[Text]

Curl Up and Die, formed in late 1998, is an American metalcore band from Las Vegas, Nevada.

History 
After demos in 1998 and 1999, Curl Up and Die recorded its first release in early 2000, an album called 1998. An EP, The Only Good Bug Is A Dead Bug, was picked up by Status Recordings in early 2001. Prior to forming Curl Up and Die, vocalist Mike Minnick was a founding member of Vegas grindcore band The Weirding Way, playing drums.

The group signed with Revelation Records in 2001 and their debut full-length CD, Unfortunately, We're Not Robots, was released in May 2002. Two EPs, We May Be Through With the Past (on Status) and But the Past Ain't Through With Us (on Revelation) were released, as well as one more album, The One Above All, The End Of All That Is, before the band broke up in late 2005.

On July 12, 2012, the group sent a statement to Lambgoat.com that they will be getting back together, with more details forthcoming.

Vocalist Mike Minnick currently provides vocals for the baseball-themed grindcore band Puig Destroyer and post-hardcore supergroup Less Art. Corcoran and Fuchs also started a grindcore-influenced sideproject called Red Vom.

Band members

Latest members 
Matt Fuchs – guitar
Ryan Hartery – bass
Mike Minnick – vocals
Keil Corcoran – drums

Former members 
Jesse Fitts – drums
Geoff Bergman – bass (went on to play in Poison the Well)

[Records]

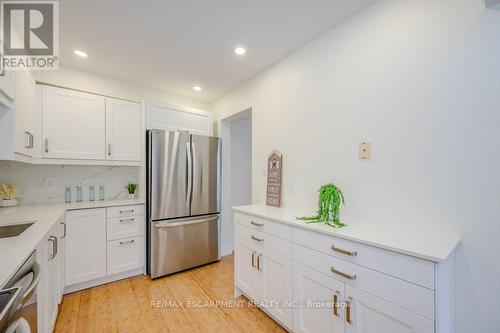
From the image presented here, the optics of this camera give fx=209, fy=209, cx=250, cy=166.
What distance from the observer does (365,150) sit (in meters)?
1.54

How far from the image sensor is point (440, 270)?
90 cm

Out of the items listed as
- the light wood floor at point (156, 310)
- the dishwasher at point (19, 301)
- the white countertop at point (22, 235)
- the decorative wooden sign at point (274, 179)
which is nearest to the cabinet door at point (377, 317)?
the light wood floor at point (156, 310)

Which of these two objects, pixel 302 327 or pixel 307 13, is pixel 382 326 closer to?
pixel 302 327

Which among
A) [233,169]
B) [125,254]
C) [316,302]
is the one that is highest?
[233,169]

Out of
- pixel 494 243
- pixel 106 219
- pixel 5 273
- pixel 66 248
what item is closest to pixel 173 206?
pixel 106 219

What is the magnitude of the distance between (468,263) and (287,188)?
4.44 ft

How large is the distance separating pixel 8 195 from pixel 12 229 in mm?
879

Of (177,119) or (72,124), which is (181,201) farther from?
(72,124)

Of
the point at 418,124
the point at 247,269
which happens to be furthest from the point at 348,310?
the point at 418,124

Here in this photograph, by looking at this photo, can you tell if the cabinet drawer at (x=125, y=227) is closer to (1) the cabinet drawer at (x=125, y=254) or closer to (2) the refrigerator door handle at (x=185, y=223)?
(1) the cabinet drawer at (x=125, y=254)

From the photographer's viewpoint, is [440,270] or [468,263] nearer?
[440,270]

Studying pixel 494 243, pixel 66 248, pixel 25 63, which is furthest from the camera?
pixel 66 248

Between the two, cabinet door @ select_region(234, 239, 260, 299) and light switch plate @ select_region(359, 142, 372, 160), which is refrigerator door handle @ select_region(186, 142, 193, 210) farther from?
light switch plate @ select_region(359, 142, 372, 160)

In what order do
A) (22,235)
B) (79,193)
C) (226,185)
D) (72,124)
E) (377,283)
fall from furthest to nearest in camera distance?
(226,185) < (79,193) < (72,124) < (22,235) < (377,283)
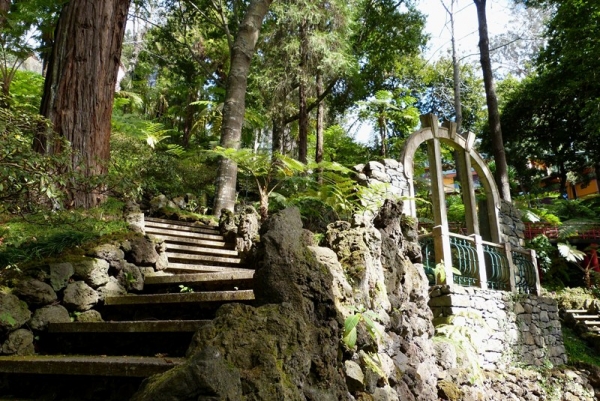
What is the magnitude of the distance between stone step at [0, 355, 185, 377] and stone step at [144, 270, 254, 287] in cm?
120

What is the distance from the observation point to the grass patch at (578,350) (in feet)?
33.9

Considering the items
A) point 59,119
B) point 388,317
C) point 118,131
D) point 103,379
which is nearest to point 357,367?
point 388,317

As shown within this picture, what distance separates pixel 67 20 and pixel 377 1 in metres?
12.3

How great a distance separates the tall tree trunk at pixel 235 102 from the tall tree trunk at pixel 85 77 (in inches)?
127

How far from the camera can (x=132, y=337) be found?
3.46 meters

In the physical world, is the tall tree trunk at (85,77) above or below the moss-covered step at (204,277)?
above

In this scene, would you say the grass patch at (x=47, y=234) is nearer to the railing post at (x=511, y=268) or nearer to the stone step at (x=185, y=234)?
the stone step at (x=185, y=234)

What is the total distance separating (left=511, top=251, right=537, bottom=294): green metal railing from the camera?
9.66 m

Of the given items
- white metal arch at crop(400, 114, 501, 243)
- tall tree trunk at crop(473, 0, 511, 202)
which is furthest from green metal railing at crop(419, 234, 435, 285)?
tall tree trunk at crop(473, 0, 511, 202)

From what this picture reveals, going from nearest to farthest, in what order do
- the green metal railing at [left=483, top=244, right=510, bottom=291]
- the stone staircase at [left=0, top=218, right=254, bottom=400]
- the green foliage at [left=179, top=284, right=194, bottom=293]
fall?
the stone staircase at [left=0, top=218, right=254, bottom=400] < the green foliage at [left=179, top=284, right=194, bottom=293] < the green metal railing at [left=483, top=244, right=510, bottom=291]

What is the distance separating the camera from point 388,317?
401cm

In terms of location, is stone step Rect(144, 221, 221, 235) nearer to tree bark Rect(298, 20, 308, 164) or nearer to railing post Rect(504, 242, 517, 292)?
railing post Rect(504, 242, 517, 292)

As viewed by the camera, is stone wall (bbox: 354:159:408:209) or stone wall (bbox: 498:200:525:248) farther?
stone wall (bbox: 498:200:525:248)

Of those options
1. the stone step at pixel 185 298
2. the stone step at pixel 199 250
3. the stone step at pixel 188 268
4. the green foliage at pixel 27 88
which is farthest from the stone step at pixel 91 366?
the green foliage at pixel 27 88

* * *

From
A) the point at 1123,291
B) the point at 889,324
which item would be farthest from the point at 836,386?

* * *

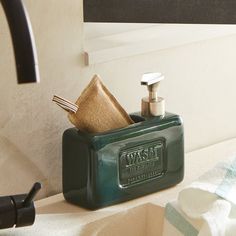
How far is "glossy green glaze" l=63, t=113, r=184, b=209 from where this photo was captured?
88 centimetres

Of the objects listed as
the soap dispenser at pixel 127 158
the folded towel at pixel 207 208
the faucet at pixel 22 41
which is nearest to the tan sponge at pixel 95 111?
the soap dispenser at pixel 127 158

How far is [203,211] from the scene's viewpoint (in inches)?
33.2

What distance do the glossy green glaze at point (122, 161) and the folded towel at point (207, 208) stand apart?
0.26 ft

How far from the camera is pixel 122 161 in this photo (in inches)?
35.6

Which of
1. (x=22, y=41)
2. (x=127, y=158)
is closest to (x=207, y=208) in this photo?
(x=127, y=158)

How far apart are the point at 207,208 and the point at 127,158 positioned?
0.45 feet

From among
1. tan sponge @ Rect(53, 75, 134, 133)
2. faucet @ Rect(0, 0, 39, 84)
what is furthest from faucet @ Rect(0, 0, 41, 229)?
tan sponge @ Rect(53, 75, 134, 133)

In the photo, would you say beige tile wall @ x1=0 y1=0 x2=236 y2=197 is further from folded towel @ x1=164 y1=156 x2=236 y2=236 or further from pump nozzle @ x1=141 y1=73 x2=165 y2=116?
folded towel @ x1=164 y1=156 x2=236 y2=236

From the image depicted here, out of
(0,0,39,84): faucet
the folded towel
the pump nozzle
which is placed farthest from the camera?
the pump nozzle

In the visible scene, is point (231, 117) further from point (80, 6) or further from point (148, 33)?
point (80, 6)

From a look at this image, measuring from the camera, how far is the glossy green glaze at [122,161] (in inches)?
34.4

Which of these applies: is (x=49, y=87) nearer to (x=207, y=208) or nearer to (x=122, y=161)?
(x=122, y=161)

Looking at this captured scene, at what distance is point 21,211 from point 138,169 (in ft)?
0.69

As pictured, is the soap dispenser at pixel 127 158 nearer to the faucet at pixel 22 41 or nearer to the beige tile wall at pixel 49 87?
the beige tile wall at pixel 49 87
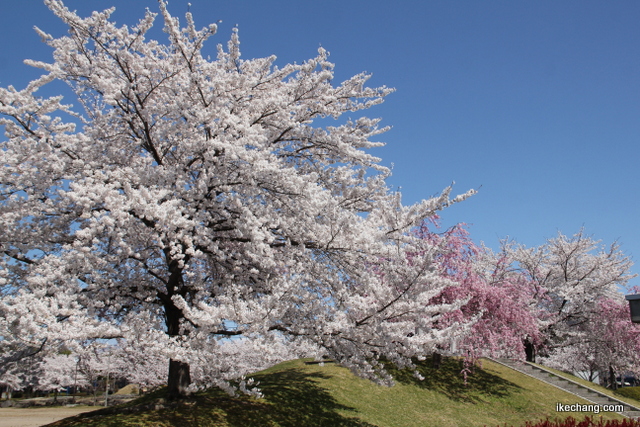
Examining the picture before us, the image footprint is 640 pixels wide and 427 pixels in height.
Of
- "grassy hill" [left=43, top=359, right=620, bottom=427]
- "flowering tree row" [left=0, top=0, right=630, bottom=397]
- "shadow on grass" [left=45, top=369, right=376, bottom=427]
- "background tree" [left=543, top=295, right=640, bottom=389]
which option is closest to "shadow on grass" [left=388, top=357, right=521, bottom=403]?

[What you should do] For each statement, say whether it agrees with the Curl Up and Die text, answering yes or no and quoting the exact words of the text that decide it: (a) The band's debut full-length CD was released in May 2002. (b) Before Curl Up and Die, Mike Minnick played guitar in The Weirding Way. (c) Geoff Bergman went on to play in Poison the Well.

[Complete output]
(a) Yes: "their debut full-length CD, Unfortunately, We're Not Robots, was released in May 2002."
(b) No: "vocalist Mike Minnick was a founding member of Vegas grindcore band The Weirding Way, playing drums."
(c) Yes: "Geoff Bergman – bass (went on to play in Poison the Well)"